## WHAT YOU WILL DO
In the email about porting feature/native-comp to Windows, what happens on Posix systems when a file is deleted?

|
From: | Nicolas Bértolo |
Subject: | bug#41242: Port feature/native-comp to Windows |
Date: | Sat, 16 May 2020 14:09:54 -0300 |
> From: Nicolas Bértolo <nicolasbertolo@gmail.com>
> Date: Sat, 16 May 2020 13:31:41 -0300
> Cc: Andrea Corallo <akrl@sdf.org>, 41242@debbugs.gnu.org
>
> > No, on Posix systems we can delete the file, and it will be actually
> > deleted when its last handle is closed. I believe this works with
> > shared libraries as well.
>
> Do we actually do it? I don't think so. I don't even know where exactly
> that check should be. Maybe `eval-buffer`?
I'm not sure I understand what check did you have in mind.
> > It's the same problem, yes. Just a slightly different use case, which
> > could therefore have different probabilities for some aspects. For
> > example, the probability of the same .el file being recompiled from
> > two separate sessions is relatively small, except when you consider
> > the "make -jN" use case.

## RECORDED DATA
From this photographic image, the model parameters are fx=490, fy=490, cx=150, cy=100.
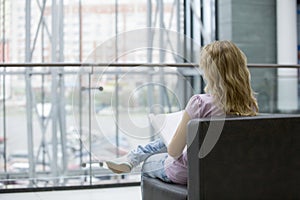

## ANSWER TO THE PROBLEM
The file is actually deleted when its last handle is closed.